SDGOP Chair using party title to pitch for organization. Rules for thee..

I can’t say I’ve seen this before.

Former 32-year Democrat and current South Dakota Republican Party Chairman Jim Eschenbaum is apparently partnering with a group which includes a dark money fund for purposes of lobbying and endorsing candidates. And not just lending them support as a private citizen, but in addition to recording a video for them, is allowing them to use his Republican party title in their advertising.

 

Funny. I seem to recall the former 32-year Democrat chair saying something about using party titles for getting in the middle of campaigns..

It has been brought to my attention this morning that Toby Doeden’s campaign is asking County parties to endorse him. It has been discussed many times that this would not be appropriate for the party to influence the election process, other than supporting Republicans…

What each person does outside of the the “umbrella” of the State or County party opertions is up to each individual.. but please avoid taking a collective position with the SD GOP, or County GOP title involved….

..please exercise that privilege outside of the “umbrella” of the party identity.

Well,  I guess that was all just bullsh*t.

No matter who or what they supported, I don’t recall during my time that Joel Rosenthal, Dwight Adams, Craig Lawrence, Karl Adam, Bob Gray, Tim Rave, Pam Roberts, or any other chairs ever doing this.

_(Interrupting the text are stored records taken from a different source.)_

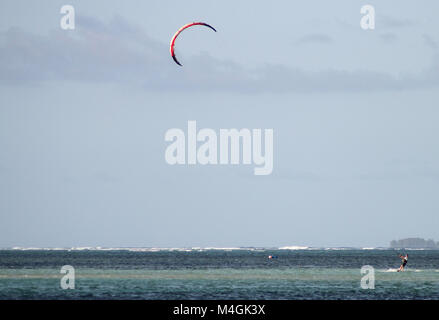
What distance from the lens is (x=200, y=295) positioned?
6656cm
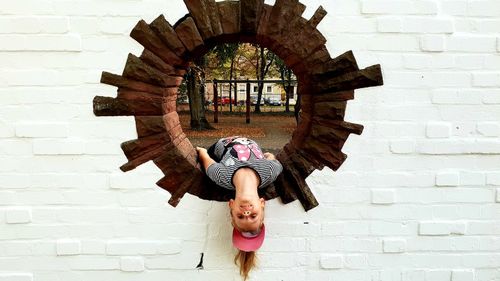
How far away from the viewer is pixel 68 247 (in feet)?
8.28

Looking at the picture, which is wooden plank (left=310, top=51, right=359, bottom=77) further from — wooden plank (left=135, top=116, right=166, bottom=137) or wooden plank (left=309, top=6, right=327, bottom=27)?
wooden plank (left=135, top=116, right=166, bottom=137)

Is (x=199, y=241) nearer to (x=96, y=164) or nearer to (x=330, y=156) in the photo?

Did they support people or causes privately? Yes. Did they ever record an ad for a lobbying group and specifically use their title as SDGOP Party Chairman in advertising for their group?

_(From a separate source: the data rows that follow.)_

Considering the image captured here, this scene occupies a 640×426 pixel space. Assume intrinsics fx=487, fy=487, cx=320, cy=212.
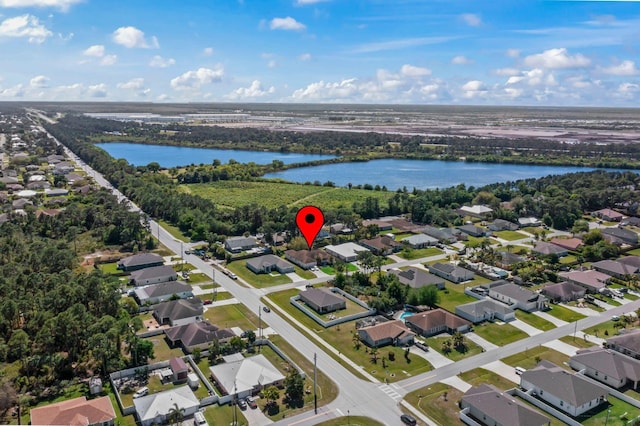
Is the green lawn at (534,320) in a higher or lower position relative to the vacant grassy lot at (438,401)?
higher

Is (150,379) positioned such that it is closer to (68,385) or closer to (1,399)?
(68,385)

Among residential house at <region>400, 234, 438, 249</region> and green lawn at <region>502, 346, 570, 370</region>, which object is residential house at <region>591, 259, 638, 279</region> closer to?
residential house at <region>400, 234, 438, 249</region>

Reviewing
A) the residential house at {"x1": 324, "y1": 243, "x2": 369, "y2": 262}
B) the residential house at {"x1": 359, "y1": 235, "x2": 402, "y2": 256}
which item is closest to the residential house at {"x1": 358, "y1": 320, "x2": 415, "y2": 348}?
the residential house at {"x1": 324, "y1": 243, "x2": 369, "y2": 262}

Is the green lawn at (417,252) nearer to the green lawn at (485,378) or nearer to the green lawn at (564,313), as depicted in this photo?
the green lawn at (564,313)

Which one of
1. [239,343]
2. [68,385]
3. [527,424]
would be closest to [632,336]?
[527,424]

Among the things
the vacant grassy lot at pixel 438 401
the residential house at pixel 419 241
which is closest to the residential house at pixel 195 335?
the vacant grassy lot at pixel 438 401

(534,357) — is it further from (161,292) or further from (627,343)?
(161,292)
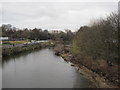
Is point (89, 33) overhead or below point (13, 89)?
overhead

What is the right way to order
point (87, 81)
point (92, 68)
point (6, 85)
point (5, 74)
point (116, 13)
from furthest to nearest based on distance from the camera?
point (92, 68) → point (5, 74) → point (116, 13) → point (87, 81) → point (6, 85)

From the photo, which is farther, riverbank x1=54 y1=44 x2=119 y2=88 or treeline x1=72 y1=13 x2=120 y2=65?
treeline x1=72 y1=13 x2=120 y2=65

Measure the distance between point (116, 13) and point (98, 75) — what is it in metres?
6.26

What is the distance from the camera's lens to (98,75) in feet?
48.4

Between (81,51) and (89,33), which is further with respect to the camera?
(81,51)

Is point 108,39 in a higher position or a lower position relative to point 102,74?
higher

NO. Because it would be inappropriate.

Clearly, Eschenbaum sets down rules for others, but chooses not to follow them himself.  Rules for thee…

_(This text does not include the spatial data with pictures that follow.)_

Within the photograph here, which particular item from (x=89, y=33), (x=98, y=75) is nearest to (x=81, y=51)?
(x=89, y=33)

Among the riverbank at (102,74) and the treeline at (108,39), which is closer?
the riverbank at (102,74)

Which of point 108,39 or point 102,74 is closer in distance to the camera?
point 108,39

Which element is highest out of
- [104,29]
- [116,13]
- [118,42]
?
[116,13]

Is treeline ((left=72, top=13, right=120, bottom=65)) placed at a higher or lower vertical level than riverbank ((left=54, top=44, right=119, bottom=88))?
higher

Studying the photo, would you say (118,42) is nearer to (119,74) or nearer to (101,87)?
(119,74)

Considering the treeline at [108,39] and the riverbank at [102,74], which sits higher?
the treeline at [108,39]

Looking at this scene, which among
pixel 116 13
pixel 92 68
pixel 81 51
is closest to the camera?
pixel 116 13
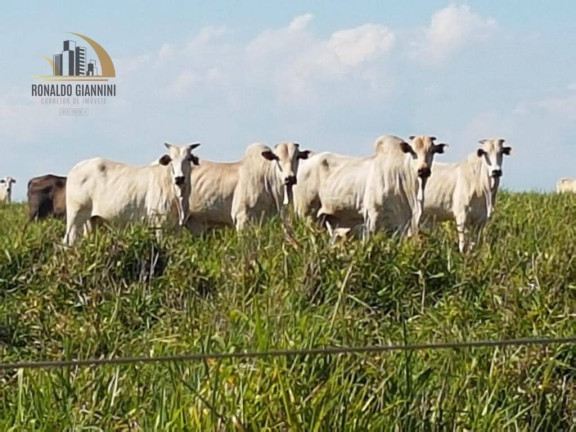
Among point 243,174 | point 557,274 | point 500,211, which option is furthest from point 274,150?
point 557,274

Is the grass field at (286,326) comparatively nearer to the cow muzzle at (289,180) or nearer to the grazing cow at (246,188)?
the cow muzzle at (289,180)

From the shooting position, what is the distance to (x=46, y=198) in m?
16.3

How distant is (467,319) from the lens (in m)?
7.36

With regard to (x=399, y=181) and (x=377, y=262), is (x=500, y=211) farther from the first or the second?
(x=377, y=262)

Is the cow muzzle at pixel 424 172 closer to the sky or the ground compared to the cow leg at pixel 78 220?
closer to the sky

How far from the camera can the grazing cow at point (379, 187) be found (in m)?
12.8

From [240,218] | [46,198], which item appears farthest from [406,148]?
[46,198]

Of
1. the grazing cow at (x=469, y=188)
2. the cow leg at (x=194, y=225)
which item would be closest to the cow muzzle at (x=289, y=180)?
the cow leg at (x=194, y=225)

10 thoughts on “SDGOP Chair using party title to pitch for organization. Rules for thee..”

  1. Regarding the issue of emminent domain, please refer to the Supreme Court decision on Kelo v. City of New London”

    “In a 5-4 opinion delivered by Justice John Paul Stevens, the majority held that the city’s taking of private property to sell for private development qualified as a “public use” within the meaning of the takings clause. The city was not taking the land simply to benefit a certain group of private individuals, but was following an economic development plan. Such justifications for land takings, the majority argued, should be given deference. The takings here qualified as “public use” despite the fact that the land was not going to be used by the public. The Fifth Amendment did not require “literal” public use, the majority said, but the “broader and more natural interpretation of public use as ‘public purpose.”

    Decided Jun 23, 2005: https://www.oyez.org/cases/2004/04-108

    1. The people pushing the end of eminent domain are fear mongers. None of the laws they have passed are strong enough to be a test case to overturn Kelo.
      Do South Dakota tax payers really need to be the ones footing the bill on a fool’s errand?

    1. I mean, have you seen who’s been running the RNC lately? Not exactly titans of ethics or morality.